Alice In Wonderland Syndrome (AIWS)
Alice in Wonderland syndrome (AIWS, named after the novel written by Lewis Carroll), also known as Todd's syndrome or lilliputianhallucinations, is a disorienting neurological condition that affects human perception. Sufferers experience dysmetropsia (micropsia, macropsia, pelopsia, teleopsia) or size distortion of other sensory modalities. A temporary condition, it is often associated with migraines, brain tumors, and the use of psychoactive drugs. It can also present as the initial sign of the Epstein–Barr virus (see mononucleosis). Anecdotal reports suggest that the symptoms of AIWS are fairly common in childhood, with many people growing out of them in their teens. It appears that AIWS is also a common experience at sleep onset. Alice in Wonderland Syndrome can be caused by abnormal amounts of electrical activity causing abnormal blood flow in the parts of the brain that process visual perception and texture.

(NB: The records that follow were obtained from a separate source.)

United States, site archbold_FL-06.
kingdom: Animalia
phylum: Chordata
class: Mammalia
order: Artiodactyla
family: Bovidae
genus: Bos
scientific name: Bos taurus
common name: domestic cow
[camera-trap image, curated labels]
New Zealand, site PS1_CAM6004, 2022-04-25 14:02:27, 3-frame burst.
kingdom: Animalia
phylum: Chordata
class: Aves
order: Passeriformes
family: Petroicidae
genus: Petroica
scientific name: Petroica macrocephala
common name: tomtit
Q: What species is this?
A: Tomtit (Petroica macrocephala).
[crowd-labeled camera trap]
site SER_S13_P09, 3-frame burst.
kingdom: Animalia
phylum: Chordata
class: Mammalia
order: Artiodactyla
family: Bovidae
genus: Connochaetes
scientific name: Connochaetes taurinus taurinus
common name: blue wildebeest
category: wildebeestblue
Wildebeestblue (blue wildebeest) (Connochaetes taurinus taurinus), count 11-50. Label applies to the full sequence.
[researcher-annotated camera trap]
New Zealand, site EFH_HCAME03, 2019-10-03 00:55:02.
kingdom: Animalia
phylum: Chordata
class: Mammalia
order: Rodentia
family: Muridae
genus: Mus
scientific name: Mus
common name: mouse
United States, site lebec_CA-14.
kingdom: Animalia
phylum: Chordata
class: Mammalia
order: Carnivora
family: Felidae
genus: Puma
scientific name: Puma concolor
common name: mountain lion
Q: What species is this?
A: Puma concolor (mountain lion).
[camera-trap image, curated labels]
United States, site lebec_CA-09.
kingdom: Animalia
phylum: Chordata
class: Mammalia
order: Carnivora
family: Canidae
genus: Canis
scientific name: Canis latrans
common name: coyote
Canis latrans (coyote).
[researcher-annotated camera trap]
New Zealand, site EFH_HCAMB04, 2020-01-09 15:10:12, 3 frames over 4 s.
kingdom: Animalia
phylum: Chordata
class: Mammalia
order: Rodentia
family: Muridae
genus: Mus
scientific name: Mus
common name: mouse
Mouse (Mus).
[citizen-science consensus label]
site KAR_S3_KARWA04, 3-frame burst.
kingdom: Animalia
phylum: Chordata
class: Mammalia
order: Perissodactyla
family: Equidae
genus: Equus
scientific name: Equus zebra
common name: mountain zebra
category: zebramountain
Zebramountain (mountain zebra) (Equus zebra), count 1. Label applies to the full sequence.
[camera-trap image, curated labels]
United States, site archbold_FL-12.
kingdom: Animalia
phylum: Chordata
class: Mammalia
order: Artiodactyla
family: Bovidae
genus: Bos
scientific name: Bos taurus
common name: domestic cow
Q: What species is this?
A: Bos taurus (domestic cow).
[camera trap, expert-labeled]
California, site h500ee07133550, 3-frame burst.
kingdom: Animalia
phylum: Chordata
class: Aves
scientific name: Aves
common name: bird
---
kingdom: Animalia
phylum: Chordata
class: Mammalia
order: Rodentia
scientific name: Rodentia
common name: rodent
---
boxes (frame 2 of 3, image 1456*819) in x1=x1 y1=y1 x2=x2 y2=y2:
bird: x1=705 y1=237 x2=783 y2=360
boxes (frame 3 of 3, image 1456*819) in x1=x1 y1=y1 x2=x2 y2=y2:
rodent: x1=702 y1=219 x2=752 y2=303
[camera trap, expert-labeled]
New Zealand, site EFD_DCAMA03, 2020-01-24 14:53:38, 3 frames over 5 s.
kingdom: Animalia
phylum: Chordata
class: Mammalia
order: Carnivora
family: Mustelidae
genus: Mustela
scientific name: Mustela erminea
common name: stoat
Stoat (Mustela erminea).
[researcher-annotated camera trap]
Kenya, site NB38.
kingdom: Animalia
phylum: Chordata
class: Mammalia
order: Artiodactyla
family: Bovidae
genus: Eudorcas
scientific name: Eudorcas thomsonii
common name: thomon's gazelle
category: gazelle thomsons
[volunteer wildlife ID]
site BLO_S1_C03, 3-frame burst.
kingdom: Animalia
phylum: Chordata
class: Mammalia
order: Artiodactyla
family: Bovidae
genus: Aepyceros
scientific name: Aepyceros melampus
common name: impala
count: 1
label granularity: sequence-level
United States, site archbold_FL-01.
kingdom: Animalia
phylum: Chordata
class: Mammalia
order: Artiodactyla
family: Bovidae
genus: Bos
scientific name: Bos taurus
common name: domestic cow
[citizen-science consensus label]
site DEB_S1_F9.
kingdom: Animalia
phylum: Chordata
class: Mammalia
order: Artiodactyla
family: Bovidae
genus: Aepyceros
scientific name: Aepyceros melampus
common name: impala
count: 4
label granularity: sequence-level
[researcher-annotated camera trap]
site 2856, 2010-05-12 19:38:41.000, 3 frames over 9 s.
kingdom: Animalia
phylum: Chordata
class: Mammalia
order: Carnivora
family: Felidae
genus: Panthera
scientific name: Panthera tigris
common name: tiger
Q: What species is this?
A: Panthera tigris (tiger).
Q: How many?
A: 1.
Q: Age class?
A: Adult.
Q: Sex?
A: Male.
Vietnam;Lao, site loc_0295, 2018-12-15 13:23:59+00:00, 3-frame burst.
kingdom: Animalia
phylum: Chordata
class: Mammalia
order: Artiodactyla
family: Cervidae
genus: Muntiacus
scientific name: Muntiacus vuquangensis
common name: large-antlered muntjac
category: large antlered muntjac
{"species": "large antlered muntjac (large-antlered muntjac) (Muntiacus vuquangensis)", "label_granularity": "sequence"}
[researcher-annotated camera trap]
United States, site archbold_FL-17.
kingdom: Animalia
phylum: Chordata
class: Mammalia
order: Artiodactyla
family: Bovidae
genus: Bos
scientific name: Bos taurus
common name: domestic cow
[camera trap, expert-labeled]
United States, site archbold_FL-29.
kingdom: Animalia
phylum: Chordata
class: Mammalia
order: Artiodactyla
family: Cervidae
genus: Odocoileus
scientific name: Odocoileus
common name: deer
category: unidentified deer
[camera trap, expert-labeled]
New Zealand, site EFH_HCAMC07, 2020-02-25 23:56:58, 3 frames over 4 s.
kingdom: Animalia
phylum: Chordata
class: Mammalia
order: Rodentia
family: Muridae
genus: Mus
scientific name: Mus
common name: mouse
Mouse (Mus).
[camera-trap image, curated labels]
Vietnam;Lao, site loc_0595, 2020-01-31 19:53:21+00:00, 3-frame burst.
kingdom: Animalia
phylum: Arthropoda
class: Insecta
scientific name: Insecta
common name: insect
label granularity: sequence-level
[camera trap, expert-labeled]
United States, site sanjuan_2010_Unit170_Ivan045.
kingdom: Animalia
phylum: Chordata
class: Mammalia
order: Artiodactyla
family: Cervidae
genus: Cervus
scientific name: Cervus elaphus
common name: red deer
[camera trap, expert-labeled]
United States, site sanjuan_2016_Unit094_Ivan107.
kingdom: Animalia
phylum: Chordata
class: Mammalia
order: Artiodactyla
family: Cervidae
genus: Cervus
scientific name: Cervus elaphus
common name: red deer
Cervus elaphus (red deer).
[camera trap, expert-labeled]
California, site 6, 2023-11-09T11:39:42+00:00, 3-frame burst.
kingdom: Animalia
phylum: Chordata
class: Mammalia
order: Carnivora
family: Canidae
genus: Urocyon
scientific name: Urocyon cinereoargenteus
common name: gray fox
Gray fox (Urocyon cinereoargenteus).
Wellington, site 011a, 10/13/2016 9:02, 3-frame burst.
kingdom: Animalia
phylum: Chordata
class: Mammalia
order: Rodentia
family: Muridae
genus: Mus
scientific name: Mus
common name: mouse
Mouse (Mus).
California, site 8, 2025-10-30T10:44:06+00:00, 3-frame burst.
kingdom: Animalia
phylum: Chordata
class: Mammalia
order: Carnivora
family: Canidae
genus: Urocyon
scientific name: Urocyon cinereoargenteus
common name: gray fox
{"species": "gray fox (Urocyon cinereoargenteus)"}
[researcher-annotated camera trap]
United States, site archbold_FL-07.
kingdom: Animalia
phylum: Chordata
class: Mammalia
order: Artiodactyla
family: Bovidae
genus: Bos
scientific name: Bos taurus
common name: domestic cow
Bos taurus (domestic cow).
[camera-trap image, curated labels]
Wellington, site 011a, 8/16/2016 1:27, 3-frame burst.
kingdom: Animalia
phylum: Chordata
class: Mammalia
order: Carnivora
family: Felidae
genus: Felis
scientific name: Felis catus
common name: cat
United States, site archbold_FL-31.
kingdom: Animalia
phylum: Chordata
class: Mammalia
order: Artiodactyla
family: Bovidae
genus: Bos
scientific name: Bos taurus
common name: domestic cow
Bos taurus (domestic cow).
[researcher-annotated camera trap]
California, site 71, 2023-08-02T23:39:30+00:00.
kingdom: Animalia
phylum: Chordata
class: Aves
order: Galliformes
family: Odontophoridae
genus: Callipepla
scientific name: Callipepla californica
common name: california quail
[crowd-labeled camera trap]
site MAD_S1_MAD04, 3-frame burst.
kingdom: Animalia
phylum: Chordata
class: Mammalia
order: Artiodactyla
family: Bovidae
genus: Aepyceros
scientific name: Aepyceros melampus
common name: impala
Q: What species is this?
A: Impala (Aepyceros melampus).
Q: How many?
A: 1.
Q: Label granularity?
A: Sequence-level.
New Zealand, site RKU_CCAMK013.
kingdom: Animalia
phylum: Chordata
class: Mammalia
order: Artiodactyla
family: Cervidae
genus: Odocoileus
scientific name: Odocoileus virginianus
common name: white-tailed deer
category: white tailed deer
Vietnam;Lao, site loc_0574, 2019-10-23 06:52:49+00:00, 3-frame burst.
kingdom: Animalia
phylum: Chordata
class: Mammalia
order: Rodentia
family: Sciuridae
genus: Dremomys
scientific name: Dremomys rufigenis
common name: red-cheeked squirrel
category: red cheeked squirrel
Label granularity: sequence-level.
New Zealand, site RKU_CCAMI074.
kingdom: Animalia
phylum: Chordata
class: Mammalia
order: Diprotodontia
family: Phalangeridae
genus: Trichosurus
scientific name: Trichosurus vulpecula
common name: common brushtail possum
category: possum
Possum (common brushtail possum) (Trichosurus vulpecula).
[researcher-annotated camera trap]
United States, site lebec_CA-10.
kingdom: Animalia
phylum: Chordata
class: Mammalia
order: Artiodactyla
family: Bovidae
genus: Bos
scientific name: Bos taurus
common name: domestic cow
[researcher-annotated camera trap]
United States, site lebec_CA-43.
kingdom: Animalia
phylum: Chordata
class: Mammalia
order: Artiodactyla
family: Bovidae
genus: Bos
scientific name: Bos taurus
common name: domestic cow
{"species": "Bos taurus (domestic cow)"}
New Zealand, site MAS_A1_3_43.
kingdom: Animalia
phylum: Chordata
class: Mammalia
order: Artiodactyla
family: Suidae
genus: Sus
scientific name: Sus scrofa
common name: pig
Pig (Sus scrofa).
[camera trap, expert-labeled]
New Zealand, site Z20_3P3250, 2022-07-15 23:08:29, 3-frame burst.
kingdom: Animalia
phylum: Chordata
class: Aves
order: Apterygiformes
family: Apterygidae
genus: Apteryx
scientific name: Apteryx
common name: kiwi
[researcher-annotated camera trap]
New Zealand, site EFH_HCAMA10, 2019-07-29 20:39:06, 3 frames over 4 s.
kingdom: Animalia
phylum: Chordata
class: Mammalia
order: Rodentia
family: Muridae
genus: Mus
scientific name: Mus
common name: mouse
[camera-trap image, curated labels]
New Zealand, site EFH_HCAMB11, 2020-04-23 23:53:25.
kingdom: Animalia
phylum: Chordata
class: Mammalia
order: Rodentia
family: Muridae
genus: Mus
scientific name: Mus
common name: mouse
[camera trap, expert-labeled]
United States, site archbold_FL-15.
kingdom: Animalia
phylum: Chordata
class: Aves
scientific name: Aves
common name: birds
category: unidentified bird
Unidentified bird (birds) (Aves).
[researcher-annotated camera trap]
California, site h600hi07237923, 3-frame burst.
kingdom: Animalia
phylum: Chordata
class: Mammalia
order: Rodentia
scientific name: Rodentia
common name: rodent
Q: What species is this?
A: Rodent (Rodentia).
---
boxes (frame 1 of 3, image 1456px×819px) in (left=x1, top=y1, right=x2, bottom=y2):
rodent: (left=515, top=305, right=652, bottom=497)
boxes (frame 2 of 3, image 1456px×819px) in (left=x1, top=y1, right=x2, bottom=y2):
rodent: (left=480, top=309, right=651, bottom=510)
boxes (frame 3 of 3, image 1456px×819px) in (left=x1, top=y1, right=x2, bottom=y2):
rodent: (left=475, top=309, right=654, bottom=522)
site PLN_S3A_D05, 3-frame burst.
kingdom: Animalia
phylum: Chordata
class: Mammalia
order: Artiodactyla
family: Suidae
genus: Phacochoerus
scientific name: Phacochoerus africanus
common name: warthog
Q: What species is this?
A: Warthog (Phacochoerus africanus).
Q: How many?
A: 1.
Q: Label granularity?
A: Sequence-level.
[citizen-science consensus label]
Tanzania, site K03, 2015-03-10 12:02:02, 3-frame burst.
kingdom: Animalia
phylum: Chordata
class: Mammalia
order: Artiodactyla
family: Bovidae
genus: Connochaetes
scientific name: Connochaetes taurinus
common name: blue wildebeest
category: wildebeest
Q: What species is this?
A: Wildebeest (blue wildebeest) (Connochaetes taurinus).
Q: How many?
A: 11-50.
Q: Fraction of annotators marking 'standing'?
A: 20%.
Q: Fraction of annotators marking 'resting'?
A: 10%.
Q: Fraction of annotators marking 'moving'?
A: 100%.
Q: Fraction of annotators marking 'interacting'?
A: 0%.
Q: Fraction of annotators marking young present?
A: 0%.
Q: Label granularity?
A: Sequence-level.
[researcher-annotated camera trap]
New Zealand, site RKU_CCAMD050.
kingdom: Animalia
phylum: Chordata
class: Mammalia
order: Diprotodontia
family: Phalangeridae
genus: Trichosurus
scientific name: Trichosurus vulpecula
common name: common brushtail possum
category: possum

Signs and Symptoms of Alice in Wonderland Syndrome
• The foremost symptom of the Alice in Wonderland Syndrome is an altered body image. The person observes sizes of parts of the body wrongly. More often than not, the head and hands seem disproportionate; and in general, the person perceives growth of various parts rather than a reduction in their size.
• Another most significant symptom of the Alice in Wonderland Syndrome is that the patient perceives the sizes of various other objects inaccurately.
• The trademark symptom of Alice in Wonderland Syndrome is migraine.
• The individual loses a sense of time. For him, time seems passes either at a snail's pace, or passes too swiftly.
• Some people experience strong hallucinations; they may visualize things that aren’t there and may also get the wrong impression about certain situations and events.
• Also, like the visual perception gets warped, so does the auditory and tactile perception.